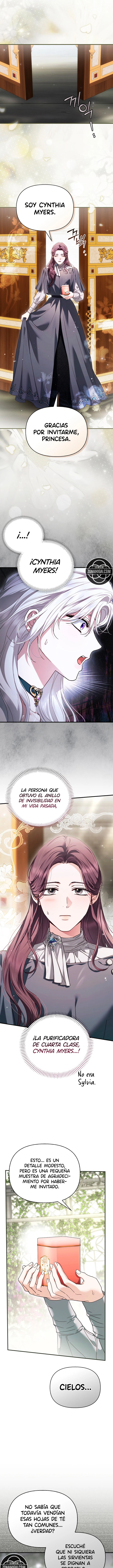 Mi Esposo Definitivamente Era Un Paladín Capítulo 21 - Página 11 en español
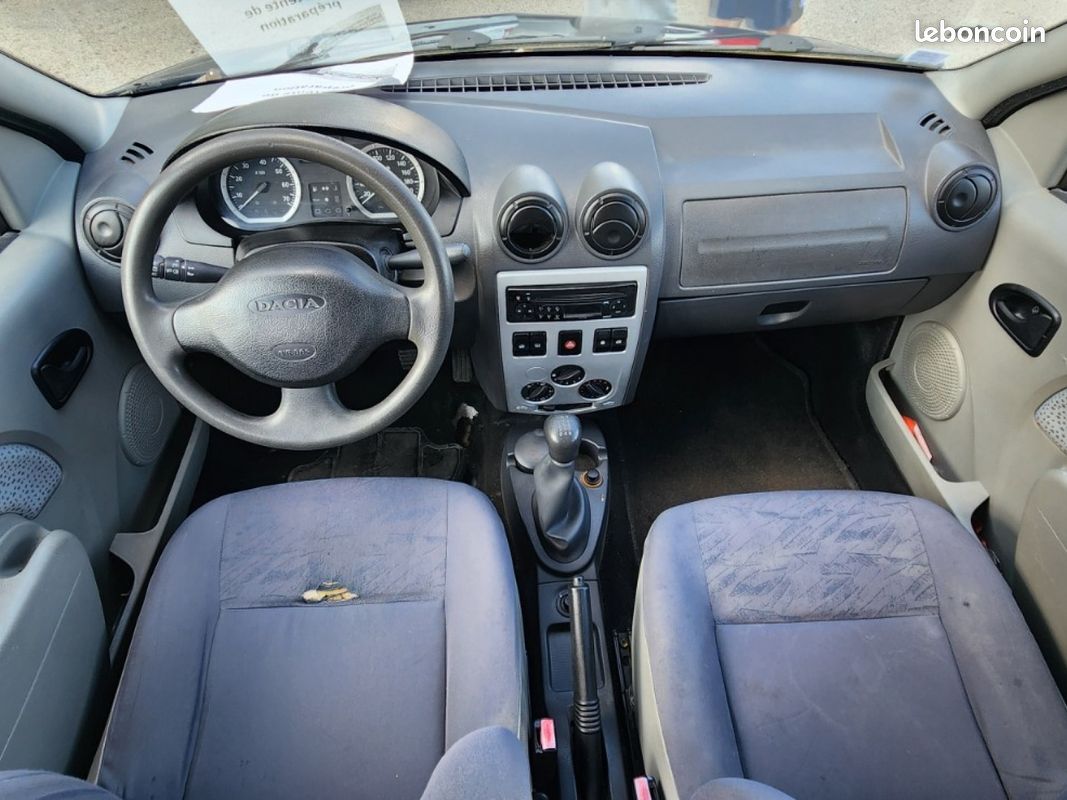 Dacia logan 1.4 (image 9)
==
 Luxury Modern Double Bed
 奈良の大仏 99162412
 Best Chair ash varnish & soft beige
...
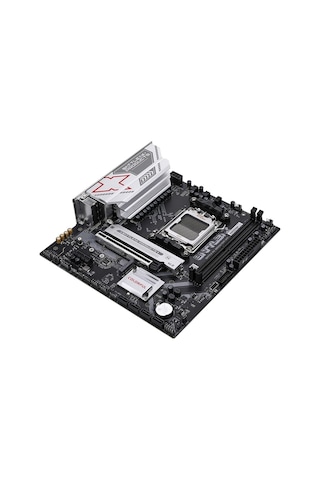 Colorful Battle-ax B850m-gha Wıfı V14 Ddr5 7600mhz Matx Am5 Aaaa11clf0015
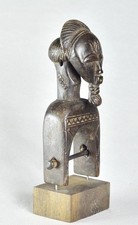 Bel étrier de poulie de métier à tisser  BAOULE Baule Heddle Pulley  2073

About this task: Copy the records between the lines holding "Mi Esposo Definitivamente" and "Dacia logan 1.4 (image 9)", inclusive, keeping their wording unchanged and leaving out the pictures.

The answer:
 Mi Esposo Definitivamente Era Un Paladín Capítulo 21 - Página 11 en español
 Dacia logan 1.4 (image 9)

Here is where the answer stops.